### Extrait source
Ghost – Skeletá

Le pape est mort, vive le pape. Cette phrase n'aura jamais autant résonné que cette semaine, riche en actualité papale. C'est dans ce contexte un peu particulier que Ghost s'apprête à sortir son sixième album très attendu ... 

Très attendu, puisque c'est le premier album de Ghost depuis sept ans à présenter nouveau personnage aux commandes. En effet, depuis 2018, le groupe était représenté par Copia, tout d'abord cardinal puis pape sous les traits de Papa IV. Coup de théâtre à la fin du film Rite Here, Rite Now, on apprenait qu'il possédait un frère jumeau pressenti pour la succession. Sachant que chaque personnage joué par Tobias Forge, le leader du groupe, représente une facette de sa personnalité, on avait plus que hâte de voir quelle vision allait apporter le nouveau venu Papa V, sachant que le dernier album Impera était plus ou moins dans la continuité de Prequelle.

Les deux premiers singles ont eu le mérite d'indiquer aux fans la direction prise par Tobias Forge pour ce nouvel album : "Satanized", premier morceau à être dévoilé, faisait plaisir aux dévots des premiers jours avec ce côté sombre et satanique plus présent qu'auparavant, cette prédominance de la guitare et de la basse et les prosodies en latin. Les premiers papes auraient largement pu chanter ce titre avec l'encensoir. "Lacrymosa" en revanche montrait que Papa V reprenait l'héritage des années 80 énormément développé par son frère jumeau. Voilà comment il faut considérer Skeletá : une sorte de pont entre les deux mondes et une synthèse de ce que Ghost a pu faire dans le passé, tout en gardant en mémoire que le côté plus malsain des débuts n'est plus présent et que la mue arena rock des années 80, entamée après Meliora, est bien confirmée.

Ghost, Papa Emeritus V, Skeleta, Mikael Eriksson

Dès le premier titre "Peacefield", dévoilé il y a quelques heures, on sent que les influences du groupe oscillent plus vers Journey que Black Sabbath. Le refrain rappelle d'ailleurs clairement "Separate Ways". La force de Ghost est de proposer des titres efficaces avec des mélodies mémorables et ce premier morceau n'échappe pas à la règle. Même ambiance pour "Missilia Amori" qui lorgne plus du côté de Bon Jovi. Le groupe se permet même de faire un pont entre les années 70 et 80 avec sans doute le morceau le plus intéressant de l'album, "Umbra", et son instrumental qui peut donner lieu à un jam digne de Deep Purple.

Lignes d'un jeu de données
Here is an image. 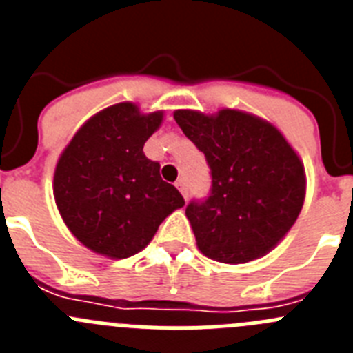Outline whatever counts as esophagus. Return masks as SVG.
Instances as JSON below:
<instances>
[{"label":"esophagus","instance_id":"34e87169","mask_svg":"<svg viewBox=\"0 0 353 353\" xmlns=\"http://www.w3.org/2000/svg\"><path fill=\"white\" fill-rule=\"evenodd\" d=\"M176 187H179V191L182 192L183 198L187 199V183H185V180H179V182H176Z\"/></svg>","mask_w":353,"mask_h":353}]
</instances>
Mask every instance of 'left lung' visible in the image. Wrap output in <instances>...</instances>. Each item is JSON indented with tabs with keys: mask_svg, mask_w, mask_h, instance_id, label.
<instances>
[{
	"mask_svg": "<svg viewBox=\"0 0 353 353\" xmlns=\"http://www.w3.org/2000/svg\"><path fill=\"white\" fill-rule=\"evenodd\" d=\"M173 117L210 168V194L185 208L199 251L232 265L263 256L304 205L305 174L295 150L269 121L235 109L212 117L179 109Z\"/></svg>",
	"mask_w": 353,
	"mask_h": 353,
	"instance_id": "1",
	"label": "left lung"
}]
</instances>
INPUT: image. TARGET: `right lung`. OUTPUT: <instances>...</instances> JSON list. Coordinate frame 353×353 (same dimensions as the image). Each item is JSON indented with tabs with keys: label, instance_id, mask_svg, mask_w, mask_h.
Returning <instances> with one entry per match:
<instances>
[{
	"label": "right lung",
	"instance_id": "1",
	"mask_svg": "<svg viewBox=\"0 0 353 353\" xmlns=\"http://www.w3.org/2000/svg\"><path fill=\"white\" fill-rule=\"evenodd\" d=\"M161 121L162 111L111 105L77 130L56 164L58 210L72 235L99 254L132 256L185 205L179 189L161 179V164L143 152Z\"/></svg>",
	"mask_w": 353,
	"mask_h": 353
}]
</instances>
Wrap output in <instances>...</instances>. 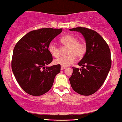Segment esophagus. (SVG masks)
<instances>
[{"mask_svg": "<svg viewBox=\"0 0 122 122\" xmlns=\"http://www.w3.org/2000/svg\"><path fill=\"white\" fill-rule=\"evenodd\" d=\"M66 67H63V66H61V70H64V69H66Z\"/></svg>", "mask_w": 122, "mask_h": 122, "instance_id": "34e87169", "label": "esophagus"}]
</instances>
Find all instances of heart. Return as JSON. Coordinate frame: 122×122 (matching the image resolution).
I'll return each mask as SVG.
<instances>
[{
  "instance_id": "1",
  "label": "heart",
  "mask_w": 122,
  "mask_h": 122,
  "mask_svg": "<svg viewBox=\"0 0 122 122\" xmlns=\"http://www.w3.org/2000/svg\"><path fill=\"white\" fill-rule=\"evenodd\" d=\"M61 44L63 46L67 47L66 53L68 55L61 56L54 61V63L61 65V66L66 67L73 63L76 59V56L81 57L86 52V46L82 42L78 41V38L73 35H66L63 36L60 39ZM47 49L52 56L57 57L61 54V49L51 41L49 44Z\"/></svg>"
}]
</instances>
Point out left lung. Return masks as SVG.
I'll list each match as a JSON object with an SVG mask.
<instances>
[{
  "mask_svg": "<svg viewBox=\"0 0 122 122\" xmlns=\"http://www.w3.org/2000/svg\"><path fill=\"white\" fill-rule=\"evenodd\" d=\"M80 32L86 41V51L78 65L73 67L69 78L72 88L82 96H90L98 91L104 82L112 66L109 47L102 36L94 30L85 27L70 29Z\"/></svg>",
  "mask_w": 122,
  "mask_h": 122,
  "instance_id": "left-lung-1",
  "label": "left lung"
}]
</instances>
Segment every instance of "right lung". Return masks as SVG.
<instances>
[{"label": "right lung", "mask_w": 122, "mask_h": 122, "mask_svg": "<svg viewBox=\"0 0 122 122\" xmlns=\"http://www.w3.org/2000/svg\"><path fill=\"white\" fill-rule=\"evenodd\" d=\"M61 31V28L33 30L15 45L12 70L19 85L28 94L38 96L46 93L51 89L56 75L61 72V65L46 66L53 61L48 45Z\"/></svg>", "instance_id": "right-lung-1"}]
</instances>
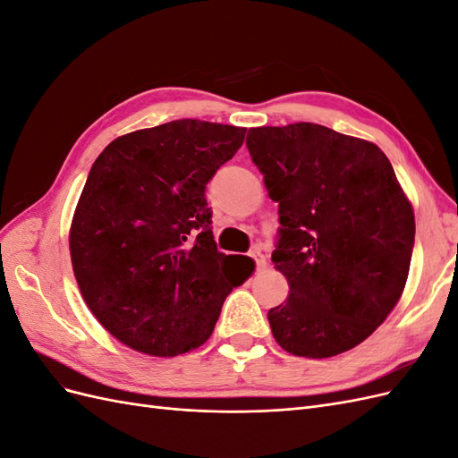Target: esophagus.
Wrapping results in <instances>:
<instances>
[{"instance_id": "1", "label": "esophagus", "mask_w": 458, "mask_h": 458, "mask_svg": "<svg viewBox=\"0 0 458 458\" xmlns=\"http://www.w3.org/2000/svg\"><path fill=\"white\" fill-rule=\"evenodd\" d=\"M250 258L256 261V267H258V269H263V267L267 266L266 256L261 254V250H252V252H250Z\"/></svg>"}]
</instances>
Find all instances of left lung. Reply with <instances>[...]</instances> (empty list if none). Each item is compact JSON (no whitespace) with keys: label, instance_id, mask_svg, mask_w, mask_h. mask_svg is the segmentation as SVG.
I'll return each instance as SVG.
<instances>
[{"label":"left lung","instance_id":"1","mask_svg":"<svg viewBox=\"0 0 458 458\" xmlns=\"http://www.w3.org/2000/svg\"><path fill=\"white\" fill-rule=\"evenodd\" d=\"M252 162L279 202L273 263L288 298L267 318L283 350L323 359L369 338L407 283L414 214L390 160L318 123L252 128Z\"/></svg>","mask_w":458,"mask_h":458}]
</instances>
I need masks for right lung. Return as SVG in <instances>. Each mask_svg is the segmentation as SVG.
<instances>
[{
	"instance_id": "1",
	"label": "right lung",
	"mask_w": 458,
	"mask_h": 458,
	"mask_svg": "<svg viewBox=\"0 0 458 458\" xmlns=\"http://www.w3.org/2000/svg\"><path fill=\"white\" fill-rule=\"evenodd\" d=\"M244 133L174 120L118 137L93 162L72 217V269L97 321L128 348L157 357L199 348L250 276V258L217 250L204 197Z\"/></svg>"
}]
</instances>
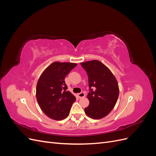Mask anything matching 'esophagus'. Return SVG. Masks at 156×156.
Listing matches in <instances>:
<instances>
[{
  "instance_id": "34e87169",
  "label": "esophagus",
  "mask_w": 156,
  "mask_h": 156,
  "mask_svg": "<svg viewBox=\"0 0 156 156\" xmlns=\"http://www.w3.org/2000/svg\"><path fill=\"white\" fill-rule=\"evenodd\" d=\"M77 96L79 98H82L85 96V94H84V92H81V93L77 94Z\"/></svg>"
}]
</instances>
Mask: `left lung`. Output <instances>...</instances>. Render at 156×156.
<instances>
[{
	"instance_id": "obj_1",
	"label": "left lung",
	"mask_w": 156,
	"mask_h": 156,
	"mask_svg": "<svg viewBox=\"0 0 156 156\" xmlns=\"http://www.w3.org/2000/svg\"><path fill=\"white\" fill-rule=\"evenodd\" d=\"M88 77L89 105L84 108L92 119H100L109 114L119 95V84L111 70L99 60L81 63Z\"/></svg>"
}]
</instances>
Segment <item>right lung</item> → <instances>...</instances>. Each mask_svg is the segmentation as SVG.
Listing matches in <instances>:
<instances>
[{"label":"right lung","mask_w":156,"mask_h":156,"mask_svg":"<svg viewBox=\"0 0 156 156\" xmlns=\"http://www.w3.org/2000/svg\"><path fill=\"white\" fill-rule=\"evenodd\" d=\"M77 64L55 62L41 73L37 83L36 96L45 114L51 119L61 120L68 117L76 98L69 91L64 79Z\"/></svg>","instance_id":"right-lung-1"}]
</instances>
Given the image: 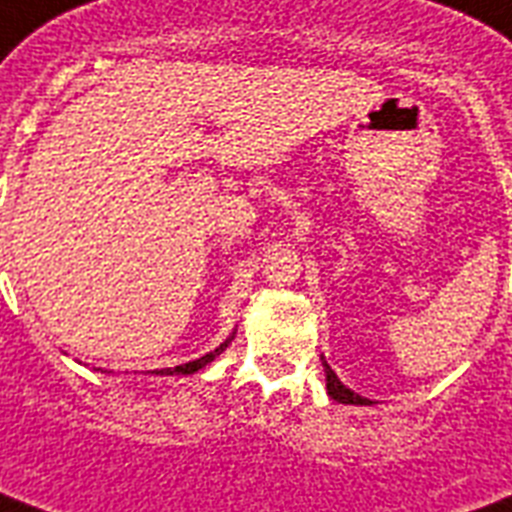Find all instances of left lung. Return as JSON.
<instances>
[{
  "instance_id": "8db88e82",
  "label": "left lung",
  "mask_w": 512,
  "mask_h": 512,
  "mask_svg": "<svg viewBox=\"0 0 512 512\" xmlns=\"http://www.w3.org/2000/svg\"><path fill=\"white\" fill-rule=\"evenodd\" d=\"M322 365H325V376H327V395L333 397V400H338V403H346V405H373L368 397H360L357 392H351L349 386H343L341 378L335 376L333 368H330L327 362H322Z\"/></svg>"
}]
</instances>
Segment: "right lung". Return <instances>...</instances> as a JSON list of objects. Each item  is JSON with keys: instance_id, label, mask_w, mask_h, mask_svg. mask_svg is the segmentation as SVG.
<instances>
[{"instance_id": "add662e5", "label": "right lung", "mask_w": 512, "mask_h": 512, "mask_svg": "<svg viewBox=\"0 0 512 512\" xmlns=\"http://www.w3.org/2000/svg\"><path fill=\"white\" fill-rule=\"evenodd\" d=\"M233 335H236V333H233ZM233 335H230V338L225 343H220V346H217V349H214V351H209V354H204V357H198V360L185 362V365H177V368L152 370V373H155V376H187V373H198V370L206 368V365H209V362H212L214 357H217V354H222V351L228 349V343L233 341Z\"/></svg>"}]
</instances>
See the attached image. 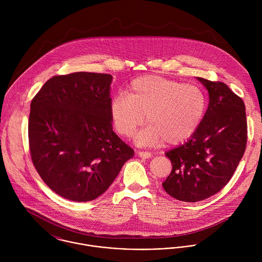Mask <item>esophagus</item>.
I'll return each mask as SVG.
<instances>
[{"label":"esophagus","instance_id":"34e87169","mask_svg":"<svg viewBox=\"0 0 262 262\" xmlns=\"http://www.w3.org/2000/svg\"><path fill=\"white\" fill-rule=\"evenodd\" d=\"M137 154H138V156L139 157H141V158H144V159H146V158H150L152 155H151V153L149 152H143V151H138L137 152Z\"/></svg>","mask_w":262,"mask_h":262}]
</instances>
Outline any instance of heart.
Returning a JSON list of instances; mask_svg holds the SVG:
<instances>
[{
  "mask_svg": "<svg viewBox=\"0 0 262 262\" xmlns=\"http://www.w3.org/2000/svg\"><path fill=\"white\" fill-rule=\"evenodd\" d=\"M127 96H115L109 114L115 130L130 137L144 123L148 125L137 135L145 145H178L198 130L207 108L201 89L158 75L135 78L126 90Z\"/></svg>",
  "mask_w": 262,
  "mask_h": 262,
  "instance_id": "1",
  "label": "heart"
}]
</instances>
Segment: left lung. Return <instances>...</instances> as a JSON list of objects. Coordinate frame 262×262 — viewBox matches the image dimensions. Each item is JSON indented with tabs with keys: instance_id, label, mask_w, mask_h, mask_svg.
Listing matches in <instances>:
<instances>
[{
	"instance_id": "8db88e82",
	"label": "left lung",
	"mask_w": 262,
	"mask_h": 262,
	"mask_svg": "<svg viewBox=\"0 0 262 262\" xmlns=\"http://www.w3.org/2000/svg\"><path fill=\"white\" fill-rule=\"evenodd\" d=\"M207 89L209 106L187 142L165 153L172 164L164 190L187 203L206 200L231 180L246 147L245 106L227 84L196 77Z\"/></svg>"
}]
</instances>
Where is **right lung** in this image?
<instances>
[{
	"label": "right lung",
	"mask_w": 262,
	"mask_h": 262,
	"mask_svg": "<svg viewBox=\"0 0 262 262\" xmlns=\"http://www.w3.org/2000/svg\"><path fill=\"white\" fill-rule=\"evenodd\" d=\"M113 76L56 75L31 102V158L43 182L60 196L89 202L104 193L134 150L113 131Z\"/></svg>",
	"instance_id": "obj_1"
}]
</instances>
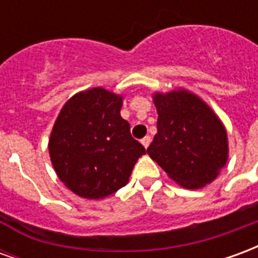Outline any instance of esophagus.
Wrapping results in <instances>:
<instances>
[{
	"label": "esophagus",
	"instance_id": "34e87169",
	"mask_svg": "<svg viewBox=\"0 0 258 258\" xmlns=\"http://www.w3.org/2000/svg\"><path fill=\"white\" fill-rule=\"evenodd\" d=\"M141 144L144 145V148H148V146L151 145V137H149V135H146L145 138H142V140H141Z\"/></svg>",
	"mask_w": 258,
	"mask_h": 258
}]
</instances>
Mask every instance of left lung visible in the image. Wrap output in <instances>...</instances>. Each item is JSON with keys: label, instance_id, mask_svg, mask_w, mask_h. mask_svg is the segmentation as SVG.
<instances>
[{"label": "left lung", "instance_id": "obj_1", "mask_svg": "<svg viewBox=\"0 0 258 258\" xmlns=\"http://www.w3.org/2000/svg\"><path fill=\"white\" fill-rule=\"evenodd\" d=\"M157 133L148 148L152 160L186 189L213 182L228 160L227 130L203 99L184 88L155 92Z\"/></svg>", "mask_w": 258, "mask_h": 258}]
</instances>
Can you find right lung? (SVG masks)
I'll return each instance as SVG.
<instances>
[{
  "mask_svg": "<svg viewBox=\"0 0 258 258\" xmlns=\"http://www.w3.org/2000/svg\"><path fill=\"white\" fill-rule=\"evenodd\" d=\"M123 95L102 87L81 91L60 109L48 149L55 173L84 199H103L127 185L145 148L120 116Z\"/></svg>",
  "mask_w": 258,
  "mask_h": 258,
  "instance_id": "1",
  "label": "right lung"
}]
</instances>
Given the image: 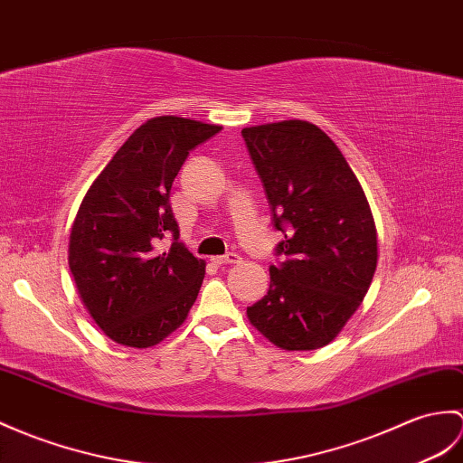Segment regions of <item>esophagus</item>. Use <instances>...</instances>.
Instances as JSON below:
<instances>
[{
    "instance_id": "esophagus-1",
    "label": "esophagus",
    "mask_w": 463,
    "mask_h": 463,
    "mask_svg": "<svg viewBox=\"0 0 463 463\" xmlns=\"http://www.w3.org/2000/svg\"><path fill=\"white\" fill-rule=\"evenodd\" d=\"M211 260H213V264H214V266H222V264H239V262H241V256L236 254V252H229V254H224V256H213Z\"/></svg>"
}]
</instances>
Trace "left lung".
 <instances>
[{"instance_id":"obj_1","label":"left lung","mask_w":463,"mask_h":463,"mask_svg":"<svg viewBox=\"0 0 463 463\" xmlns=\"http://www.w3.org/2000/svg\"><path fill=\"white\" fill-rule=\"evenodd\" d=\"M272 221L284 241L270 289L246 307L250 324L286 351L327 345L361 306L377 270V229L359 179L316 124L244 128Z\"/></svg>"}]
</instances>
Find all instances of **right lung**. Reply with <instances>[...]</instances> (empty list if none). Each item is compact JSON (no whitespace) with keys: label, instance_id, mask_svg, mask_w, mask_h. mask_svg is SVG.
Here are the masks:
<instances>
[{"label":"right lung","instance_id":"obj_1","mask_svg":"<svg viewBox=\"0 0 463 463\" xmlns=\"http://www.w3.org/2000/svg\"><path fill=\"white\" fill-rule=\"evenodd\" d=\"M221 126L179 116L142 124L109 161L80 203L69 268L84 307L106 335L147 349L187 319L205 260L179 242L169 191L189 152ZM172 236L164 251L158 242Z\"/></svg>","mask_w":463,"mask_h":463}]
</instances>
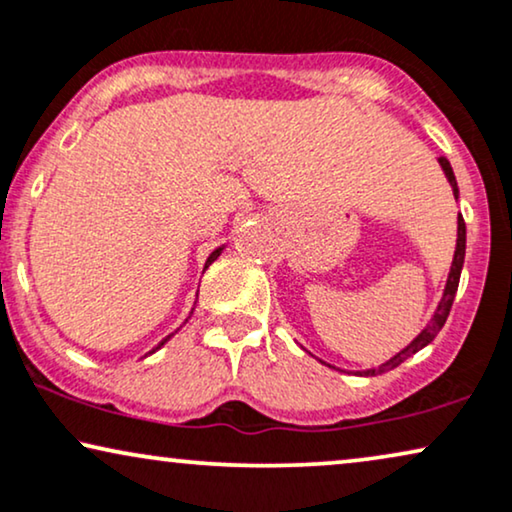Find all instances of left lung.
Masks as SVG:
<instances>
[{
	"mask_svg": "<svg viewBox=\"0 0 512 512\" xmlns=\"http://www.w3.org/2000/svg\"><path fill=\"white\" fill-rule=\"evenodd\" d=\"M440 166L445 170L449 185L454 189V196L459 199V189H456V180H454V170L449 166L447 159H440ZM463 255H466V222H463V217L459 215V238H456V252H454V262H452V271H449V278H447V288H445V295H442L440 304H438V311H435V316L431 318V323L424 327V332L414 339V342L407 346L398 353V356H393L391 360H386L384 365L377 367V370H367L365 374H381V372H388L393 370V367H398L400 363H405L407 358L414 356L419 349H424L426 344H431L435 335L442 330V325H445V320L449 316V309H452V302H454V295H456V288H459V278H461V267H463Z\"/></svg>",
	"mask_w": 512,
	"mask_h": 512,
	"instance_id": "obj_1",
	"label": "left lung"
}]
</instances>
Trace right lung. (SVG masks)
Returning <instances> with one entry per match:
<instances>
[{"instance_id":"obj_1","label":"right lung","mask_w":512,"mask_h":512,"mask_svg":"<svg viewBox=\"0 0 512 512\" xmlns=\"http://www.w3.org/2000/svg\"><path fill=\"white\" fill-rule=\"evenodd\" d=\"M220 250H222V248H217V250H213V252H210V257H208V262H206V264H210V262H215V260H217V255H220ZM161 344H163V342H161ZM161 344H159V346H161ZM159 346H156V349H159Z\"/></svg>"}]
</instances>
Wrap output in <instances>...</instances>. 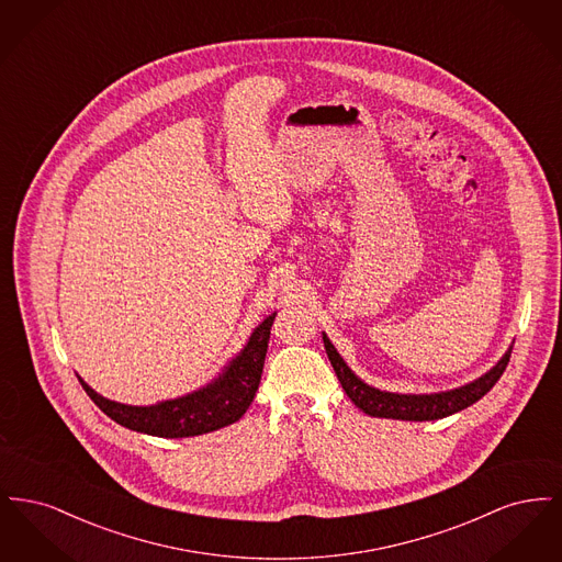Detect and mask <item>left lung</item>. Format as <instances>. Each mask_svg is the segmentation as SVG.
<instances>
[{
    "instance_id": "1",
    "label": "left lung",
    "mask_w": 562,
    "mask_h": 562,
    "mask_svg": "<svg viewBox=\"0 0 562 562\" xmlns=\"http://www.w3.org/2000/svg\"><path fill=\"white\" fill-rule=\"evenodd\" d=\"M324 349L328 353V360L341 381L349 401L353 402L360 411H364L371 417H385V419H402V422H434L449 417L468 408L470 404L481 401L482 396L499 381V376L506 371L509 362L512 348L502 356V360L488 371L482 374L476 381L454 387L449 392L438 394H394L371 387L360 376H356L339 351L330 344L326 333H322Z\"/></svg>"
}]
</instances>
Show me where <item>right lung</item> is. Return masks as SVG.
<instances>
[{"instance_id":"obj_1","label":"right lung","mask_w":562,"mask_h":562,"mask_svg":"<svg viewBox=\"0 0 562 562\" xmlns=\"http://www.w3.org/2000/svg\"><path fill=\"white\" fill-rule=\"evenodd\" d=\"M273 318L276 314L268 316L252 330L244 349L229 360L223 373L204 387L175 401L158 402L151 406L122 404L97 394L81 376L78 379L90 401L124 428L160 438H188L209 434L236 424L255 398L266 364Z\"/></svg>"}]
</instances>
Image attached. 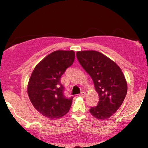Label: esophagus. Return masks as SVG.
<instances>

### Consignes
(a) Reproduisez le passage de la critique de Skeletá depuis « Le pape est » jusqu'à « continuité de Prequelle. » inclus.
(b) D'après la critique de Skeletá, quel morceau le refrain de « Peacefield » rappelle-t-il clairement ?

### Réponses
(a)
Le pape est mort, vive le pape. Cette phrase n'aura jamais autant résonné que cette semaine, riche en actualité papale. C'est dans ce contexte un peu particulier que Ghost s'apprête à sortir son sixième album très attendu ... 

Très attendu, puisque c'est le premier album de Ghost depuis sept ans à présenter nouveau personnage aux commandes. En effet, depuis 2018, le groupe était représenté par Copia, tout d'abord cardinal puis pape sous les traits de Papa IV. Coup de théâtre à la fin du film Rite Here, Rite Now, on apprenait qu'il possédait un frère jumeau pressenti pour la succession. Sachant que chaque personnage joué par Tobias Forge, le leader du groupe, représente une facette de sa personnalité, on avait plus que hâte de voir quelle vision allait apporter le nouveau venu Papa V, sachant que le dernier album Impera était plus ou moins dans la continuité de Prequelle.

(b) « Separate Ways ».